27. The pharmaceutical pack of claim 26, wherein said prostaglandin is alprostidil, misoprostil, dinoprostone, prostaglandin E2, prostaglandin A1, prostaglandin A2, prostaglandin B 1, prostaglandin B2, prostaglandin D2, prostaglandin F1.alpha., prostaglandin F2.alpha., prostaglandin I1, prostaglandin-ici 74205, prostaglandin F2.beta., 6-keto-prostaglandin F1.alpha., prostaglandin E1 ethyl ester, prostaglandin E1 methyl ester, prostaglandin F2 methyl ester, arbaprostil, omoprostil, 13,14-dihydroprostaglandin F2.alpha., or prostaglandin J.

28. The pharmaceutical pack of claim 26, wherein said retinoid is tretinoin, retinal, retinol, vitamin A2, .alpha.-vitamin A, 13-cis-retinol, isotretinoin, 9-cis-tretinoin, 4-hydroxy all-trans retinoic acid, torularodin, methyl retinoate, retinaldehyde, 13-cis-retinal, etretinate, tazoretene, acetretin, alitretinoin or adapelene.

29. The pharmaceutical pack of claim 26, wherein said prostaglandin and said retinoid are formulated separately and in individual dosage amounts.

30. The pharmaceutical pack of claim 26, wherein said prostaglandin and said retinoid are formulated together and in individual dosage amounts.

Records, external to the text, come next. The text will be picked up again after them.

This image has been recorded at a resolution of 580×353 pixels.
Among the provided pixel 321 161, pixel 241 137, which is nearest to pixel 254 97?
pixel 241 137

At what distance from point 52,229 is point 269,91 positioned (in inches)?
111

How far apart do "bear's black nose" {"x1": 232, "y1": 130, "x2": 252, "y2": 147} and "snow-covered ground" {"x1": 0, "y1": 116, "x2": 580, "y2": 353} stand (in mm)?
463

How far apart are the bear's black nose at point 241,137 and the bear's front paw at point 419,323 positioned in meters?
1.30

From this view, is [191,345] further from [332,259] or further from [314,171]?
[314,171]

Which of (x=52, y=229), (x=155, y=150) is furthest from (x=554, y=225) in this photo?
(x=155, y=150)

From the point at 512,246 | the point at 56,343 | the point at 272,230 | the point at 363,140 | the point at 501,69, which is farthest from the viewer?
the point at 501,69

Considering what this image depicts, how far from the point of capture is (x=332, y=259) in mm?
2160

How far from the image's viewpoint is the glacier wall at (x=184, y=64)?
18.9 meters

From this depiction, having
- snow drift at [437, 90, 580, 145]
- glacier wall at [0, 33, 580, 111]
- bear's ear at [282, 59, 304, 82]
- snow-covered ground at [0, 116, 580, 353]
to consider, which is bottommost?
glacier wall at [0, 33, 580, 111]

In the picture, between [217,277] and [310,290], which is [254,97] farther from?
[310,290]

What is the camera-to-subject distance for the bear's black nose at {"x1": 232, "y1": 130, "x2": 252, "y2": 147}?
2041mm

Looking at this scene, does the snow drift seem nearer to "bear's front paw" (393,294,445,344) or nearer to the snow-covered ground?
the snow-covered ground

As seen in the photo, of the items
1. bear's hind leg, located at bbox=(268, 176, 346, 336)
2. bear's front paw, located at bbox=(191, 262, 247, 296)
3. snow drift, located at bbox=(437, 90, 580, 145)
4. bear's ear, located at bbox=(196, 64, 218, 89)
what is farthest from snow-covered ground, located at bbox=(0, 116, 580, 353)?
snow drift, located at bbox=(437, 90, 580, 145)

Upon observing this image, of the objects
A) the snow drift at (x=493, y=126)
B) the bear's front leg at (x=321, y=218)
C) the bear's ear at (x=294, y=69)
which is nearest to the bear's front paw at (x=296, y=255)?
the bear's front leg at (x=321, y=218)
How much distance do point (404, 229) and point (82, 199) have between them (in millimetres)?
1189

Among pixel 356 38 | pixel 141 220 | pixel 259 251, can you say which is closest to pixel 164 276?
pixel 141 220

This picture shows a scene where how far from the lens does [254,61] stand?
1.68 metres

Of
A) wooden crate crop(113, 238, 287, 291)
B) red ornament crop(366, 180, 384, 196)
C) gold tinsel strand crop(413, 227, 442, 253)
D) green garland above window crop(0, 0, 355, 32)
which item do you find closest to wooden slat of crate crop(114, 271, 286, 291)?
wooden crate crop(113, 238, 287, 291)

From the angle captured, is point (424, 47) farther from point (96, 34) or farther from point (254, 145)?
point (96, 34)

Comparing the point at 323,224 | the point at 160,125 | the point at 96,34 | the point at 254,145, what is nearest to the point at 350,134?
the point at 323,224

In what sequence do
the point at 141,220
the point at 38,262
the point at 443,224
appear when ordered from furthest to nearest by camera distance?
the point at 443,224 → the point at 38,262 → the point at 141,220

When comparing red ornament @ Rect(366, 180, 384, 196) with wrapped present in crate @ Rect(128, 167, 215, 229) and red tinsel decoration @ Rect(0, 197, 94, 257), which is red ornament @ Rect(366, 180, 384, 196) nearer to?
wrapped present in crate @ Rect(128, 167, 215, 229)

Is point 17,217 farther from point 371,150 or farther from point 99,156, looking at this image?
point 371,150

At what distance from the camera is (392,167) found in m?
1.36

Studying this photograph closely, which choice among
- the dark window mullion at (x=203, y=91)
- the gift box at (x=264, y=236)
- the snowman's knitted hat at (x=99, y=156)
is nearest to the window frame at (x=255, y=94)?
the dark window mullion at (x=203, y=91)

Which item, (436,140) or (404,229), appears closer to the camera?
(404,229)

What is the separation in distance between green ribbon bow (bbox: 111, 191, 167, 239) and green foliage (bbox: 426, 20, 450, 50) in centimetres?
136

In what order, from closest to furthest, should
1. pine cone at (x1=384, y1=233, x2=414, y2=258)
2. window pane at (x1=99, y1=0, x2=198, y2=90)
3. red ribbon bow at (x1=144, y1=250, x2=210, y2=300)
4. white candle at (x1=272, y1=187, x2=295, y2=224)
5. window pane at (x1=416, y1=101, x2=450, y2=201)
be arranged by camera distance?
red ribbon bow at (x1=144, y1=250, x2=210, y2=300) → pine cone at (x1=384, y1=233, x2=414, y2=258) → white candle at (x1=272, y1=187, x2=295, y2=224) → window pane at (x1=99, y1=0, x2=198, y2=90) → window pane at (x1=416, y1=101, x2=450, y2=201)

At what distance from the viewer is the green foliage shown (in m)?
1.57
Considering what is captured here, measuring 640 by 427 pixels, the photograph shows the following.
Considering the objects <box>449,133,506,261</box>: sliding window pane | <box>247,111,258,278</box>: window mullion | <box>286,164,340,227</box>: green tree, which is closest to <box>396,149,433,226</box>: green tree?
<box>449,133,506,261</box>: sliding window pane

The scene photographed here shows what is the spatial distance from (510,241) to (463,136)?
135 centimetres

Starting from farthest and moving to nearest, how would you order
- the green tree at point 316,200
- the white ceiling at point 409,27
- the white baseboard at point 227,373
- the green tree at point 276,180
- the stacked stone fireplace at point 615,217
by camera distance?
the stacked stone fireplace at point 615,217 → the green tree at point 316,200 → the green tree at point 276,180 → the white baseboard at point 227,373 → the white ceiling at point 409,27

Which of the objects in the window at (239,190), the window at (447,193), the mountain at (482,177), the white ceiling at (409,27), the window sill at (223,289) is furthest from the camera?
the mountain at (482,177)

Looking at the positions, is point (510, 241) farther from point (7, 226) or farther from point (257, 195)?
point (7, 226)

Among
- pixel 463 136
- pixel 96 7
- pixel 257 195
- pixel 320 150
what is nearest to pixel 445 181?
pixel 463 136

31. A method for identifying combinations of compounds useful for treating a patient having an immunoinflammatory disorder or proliferative skin disease, said method comprising the steps of: (a) contacting white blood cells in vitro with (i) a prostaglandin or a retinoid, and (ii); and a candidate compound; and (b) determining whether the combination of said prostaglandin or retinoid and said candidate compound reduces TNF.alpha. levels in said white blood cells relative to white blood cells contacted with said prostaglandin or retinoid but not contacted with said candidate compound, or white blood cells contacted with said candidate compound but not with said prostaglandin or retinoid, wherein a reduction of said TNF.alpha. levels identifies said combination as a combination that is useful for treating a patient having an immunoinflammatory disorder or proliferative skin disease.